- **Source text**

>>>>

Watching A Eugene O'Niell Documentary

Proust teaches us that some life events are so big that they overflow into the past and present. O'Niell's plays and life show how the pervasive impact of tragic events can be transcended by great art.

"Stammering is the nature of eloquence for us fog people," his character Edmund in 'Long Day's Journey...' says.

Likewise, by confessing our defects we begin to transcend them. We learn from 'Long Day's Journey...' that by lovingly struggling with our birth family it becomes possible to embrace the human family in a universal way.

When I read it as a teenager I wasn't adequate to O'Niell's tragedy. Even Othello was just lovely verse to me back then.

The documentary presents these and other fascinating insights.

Every time - when it works - every time we go on stage, we break time. We become able to dream only when we confess our shallow theatricality. We are washed up from eternity on the beach of time; have we got the will to be shipwrecked again and again for a dream? Like Gulliver, we risk bitter disillusionment for our ideals when we sail our of harbour. Like Ishmael, we seek by pilgrimage out at sea an inner visitation with our own oceanic majesty and pomp.

O'Niell's great tragedies are such pilgrimages. Above all, it's time I reread Shakespeare's tragedies; I've been away from them long enough.

<<<<

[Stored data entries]
>>>>

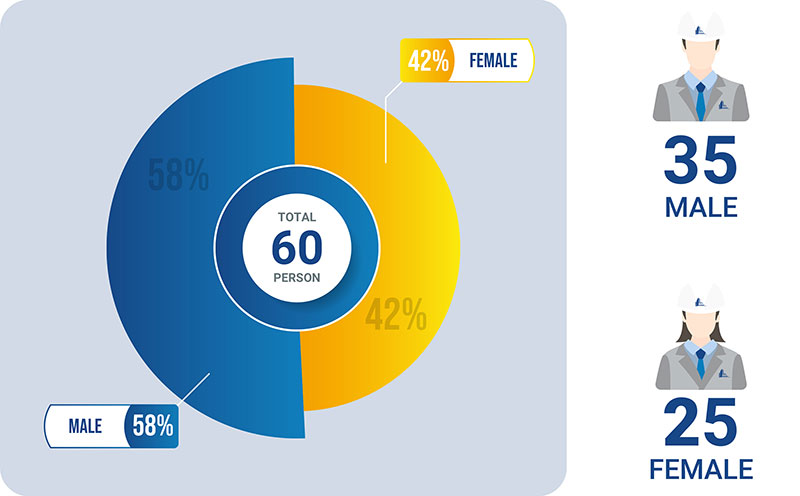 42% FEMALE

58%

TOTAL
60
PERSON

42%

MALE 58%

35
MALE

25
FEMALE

<<<<
>>>>

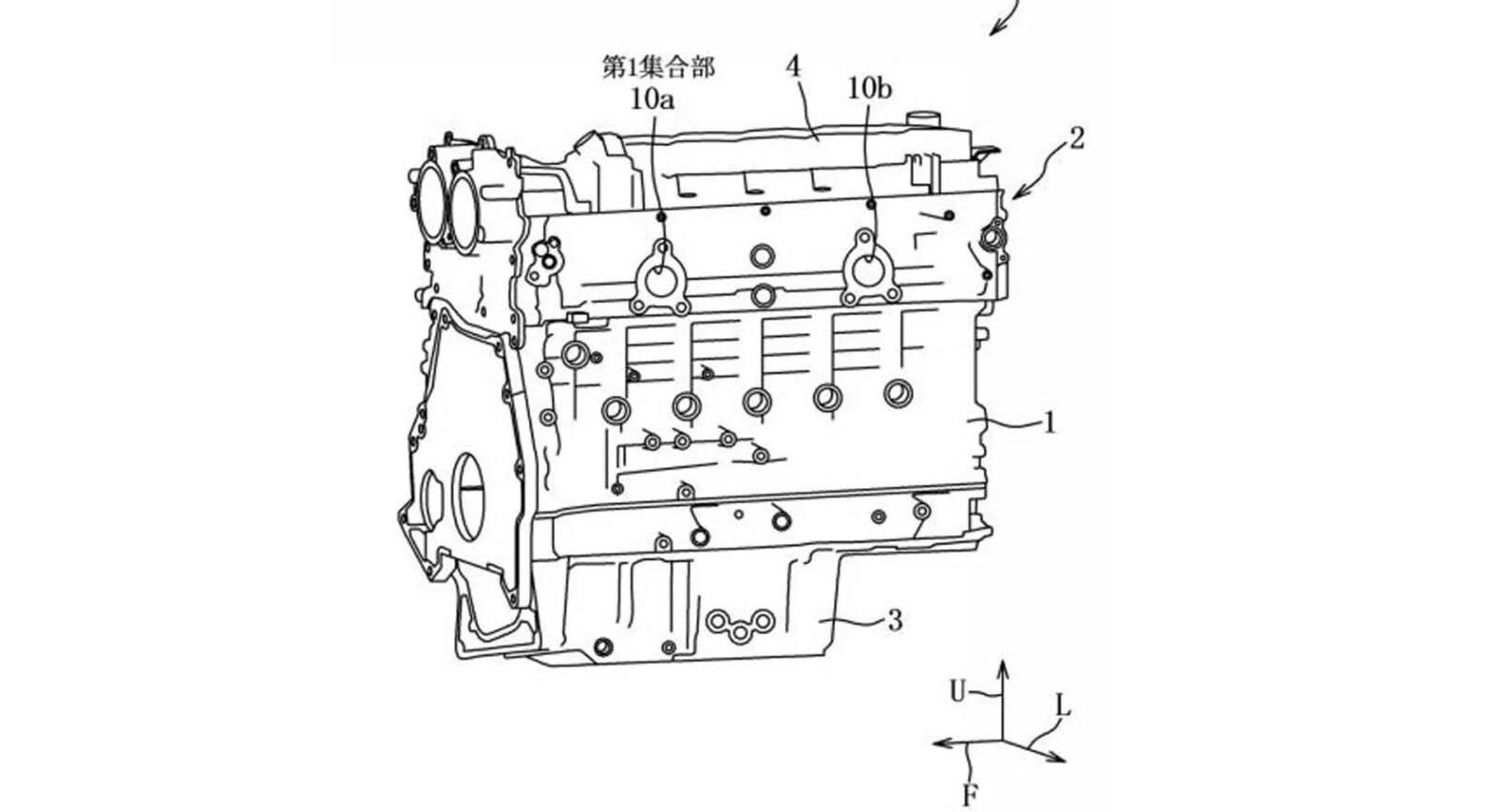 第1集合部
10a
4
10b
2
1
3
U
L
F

<<<<

- **Your assignment**
Repeat, word for word, the passage of the documentary post that starts with "Watching A Eugene" and ends with "by great art.".

- **Your solution**
Watching A Eugene O'Niell Documentary

Proust teaches us that some life events are so big that they overflow into the past and present. O'Niell's plays and life show how the pervasive impact of tragic events can be transcended by great art.